7. Ms. A Begum, learned APP, Assam on the other hand, submits that PW-5 is the eye witness to his son, the appellant, killing his mother with a Bothi Dao,which nearly severed the neck of the deceased. She submits that when there is an eye witness to the crime in question, the stand of the appellant that he had not committed the crime is patently false. Further, in the case of Veer Singh & Others -Vs- State of Uttar Pradesh, reported in (2014) 2 SCC 455, the Supreme Court has held that it is not the number of witnesses, but the quality of the evidence of the witnesses which is important and there is no requirement under the law of evidence that any particular number of witness is to be examined to prove or disprove a fact. The evidence must be weighed and not counted. Further, as a general rule, a Court can act on the testimony of a single witness provided it is wholly reliable. In the present case, when there is a eye-witness to the killing of the deceased by her son, i.e., the evidence of the eye witness father and read with the evidence of the maternal uncle of the appellant (PW-7), the conviction of the appellant under Section 302 IPC suffers from no infirmity.

8. Learned APP, Assam further submits that Exception-4 to Section 300 IPC is not attracted to the facts of the present case, inasmuch as, the provocation had been initiated on the part of the appellant and not by the deceased or by the maternal uncle (PW-7).
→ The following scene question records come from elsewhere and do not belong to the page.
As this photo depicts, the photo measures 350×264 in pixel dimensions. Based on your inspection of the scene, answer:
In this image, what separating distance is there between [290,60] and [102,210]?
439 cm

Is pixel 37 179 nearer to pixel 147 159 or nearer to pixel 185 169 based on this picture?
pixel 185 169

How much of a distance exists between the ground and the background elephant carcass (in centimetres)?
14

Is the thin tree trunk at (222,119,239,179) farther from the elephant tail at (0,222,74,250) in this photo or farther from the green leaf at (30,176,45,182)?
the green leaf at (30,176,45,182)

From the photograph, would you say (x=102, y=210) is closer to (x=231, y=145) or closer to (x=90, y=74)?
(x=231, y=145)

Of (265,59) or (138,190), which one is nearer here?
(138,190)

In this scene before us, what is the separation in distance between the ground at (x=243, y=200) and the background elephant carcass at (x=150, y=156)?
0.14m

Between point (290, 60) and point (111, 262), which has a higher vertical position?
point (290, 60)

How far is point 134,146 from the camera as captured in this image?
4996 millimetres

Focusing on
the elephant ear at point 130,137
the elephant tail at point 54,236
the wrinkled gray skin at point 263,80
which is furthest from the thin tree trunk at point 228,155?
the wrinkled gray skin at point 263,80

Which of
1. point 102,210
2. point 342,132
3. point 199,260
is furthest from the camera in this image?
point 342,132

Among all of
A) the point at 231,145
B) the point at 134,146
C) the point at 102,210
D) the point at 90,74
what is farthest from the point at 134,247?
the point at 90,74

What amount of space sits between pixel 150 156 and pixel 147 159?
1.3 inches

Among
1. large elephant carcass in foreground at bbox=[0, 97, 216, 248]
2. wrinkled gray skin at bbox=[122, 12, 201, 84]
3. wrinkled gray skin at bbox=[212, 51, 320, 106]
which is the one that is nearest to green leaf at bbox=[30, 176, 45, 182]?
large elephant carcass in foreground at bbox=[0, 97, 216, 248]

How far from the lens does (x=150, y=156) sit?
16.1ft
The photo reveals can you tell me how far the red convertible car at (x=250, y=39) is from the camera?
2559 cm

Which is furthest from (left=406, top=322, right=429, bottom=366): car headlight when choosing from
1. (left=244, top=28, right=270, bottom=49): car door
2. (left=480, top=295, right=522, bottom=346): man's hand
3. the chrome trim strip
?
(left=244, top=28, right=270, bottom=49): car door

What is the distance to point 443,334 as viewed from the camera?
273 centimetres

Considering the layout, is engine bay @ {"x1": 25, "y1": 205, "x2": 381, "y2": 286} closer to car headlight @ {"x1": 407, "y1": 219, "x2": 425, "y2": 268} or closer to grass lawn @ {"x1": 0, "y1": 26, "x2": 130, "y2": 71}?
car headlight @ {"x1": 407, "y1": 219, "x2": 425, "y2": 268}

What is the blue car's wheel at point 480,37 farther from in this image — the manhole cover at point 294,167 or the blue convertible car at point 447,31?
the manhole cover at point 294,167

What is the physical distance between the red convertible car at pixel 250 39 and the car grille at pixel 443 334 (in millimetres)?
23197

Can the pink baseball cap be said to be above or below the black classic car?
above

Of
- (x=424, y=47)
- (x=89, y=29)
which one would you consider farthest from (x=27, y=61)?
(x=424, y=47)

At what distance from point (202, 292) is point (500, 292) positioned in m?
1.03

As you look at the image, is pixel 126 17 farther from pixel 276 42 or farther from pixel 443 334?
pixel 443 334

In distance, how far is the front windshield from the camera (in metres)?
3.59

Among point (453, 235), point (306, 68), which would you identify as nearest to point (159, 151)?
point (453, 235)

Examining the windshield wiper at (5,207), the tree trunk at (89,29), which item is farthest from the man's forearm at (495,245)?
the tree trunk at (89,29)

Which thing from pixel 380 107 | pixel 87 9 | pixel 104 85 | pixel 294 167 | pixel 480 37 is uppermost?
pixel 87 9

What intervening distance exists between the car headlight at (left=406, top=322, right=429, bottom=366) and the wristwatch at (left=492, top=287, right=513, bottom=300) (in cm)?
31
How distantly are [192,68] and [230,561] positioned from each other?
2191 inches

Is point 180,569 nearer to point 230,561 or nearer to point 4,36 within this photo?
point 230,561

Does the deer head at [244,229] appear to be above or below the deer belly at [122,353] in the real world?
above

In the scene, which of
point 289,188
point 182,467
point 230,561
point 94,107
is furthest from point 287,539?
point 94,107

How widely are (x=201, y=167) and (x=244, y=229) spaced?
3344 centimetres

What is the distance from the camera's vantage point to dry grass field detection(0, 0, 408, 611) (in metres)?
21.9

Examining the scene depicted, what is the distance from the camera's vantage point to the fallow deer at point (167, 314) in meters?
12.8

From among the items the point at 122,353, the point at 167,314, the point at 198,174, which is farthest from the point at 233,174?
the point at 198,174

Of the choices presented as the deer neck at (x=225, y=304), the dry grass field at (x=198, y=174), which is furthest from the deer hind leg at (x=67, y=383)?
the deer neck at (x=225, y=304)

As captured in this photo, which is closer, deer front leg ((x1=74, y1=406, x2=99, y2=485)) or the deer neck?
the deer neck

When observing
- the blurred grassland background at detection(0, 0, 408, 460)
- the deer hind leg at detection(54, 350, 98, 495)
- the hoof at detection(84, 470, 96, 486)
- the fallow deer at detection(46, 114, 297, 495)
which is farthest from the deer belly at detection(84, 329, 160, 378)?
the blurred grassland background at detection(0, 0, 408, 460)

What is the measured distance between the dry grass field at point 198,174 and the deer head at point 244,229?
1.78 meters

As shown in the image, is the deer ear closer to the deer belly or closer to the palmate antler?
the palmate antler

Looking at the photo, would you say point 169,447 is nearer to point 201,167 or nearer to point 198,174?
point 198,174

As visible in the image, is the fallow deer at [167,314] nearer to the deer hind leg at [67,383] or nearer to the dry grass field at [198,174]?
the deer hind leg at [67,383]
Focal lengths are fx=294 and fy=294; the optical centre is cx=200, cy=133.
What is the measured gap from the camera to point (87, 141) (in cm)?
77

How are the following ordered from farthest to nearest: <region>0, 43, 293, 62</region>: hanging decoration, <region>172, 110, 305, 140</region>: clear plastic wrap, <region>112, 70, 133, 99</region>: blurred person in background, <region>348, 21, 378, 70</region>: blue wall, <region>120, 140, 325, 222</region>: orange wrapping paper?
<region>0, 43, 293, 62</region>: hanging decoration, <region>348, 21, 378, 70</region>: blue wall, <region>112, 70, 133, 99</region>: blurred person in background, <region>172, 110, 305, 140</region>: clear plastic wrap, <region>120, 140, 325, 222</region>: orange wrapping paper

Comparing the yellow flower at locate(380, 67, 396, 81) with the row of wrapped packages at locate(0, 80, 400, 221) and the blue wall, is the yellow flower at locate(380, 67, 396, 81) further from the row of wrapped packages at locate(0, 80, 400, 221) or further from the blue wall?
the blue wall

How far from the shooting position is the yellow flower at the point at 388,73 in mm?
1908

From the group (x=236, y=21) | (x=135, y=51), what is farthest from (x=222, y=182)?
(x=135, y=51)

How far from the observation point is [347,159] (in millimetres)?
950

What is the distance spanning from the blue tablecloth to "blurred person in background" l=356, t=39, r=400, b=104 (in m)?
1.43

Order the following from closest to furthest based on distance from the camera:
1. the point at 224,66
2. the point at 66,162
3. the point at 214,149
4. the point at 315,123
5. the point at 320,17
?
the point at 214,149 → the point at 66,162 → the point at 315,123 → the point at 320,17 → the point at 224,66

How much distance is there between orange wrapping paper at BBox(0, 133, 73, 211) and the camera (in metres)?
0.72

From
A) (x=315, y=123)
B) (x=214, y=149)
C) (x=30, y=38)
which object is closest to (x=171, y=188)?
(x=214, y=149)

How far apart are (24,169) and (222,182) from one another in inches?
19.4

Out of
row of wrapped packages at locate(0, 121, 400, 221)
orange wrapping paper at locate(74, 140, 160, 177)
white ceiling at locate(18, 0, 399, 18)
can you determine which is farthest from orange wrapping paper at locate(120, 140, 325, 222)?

Further, the alleged retaliation by the appellant, nearly severing the neck of the deceased in response to the deceased mother slapping the appellant twice, when the appellant and the maternal uncle were fighting, does not attract Exception-4 to Section 300 IPC. She accordingly submits that the impugned judgment of the learned Trial Court should not be interfered with.

9. We have heard the learned counsels for the parties and also perused the materials available on record.

10. The brief facts of the case is that on the fateful day, i.e., 16.03.2016, the appellant had taken money from his mother (deceased) and had gone out from the house. He later came back after consuming liquor and demanded money from the deceased (mother). The appellant was given 30 rupees by the deceased. As the appellant was not satisfied with the amount of money given to him, he started abusing his mother (deceased).

11. The brother of the deceased, who was also in the house at the relevant point of time, objected to the appellant abusing his sister, the deceased. A quarrel ensued between the appellant and PW-7, which apparently ended with the appellant and PW-7 assaulting each other. The assault by the appellant on PW-7 was objected by the deceased, which led to the deceased slapping the appellant twice. Thereafter, PW-7 left the residence of the deceased. However, the appellant picked up a Bothi Dao (a sharp weapon) and hacked the neck of the deceased, due to which the neck of the deceased was nearly severed.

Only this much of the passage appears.